Davidson donates Orwell collection

by Patricia Campbell on 2019-06-17T00:00:00-06:00 in Library | Comments

photo of Russ DavidsonRuss Davidson, University of New Mexico professor and curator emeritus, is both an avid collector of rare George Orwell books and a great supporter of the College of University Libraries and Learning Sciences.
Davidson, who worked at University Libraries for 25 years, has generously agreed to donate his beloved Orwell book collection, which will be exhibited in Zimmerman Library from September 2019 through spring of 2020. A lecture on Orwell is also planned for sometime in October.


When asked what inspired his interest in George Orwell, Davidson explained, “I don’t recall exactly when I first latched on to George Orwell — it might have been in high school, when we were assigned to read his great anti-empire essay, ‘Shooting an Elephant,’ as a model of English composition, or perhaps it was later, during my college years, when I started to read him in earnest. At any rate, I was attracted by the clarity and vividness of his writing — ’good prose,’ he stated, ‘is like a windowpane,’ and his writing bears that out. Few have ever written English prose in as eloquent yet down to earth way as Orwell did. Later, I came to appreciate the power of his ideas, his dedication to get at the truth and bare essence of things, and his life-long willingness to stand alone whenever necessary, against party and ideology, and his unfailing human touch.”
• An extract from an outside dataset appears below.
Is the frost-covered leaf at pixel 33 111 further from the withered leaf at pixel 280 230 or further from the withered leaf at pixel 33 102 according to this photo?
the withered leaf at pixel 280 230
The books from Davidson’s George Orwell Collection in many instances represent scarce and unusual editions in various languages. There are, for example, first editions of Animal Farm and 1984 in Icelandic, Ukrainian, Swahili, Afrikaans, Norwegian, Danish, French, Urdu, German, Hungarian, Indonesian, British, Swedish, Spanish and Italian. Davidson’s extensive collection also includes first, early and other scarce editions of many of Orwell’s other books, essays and journalistic writings. These treasured items will be archived in the Center for Southwest Research and Special Collections where they will be available for future research.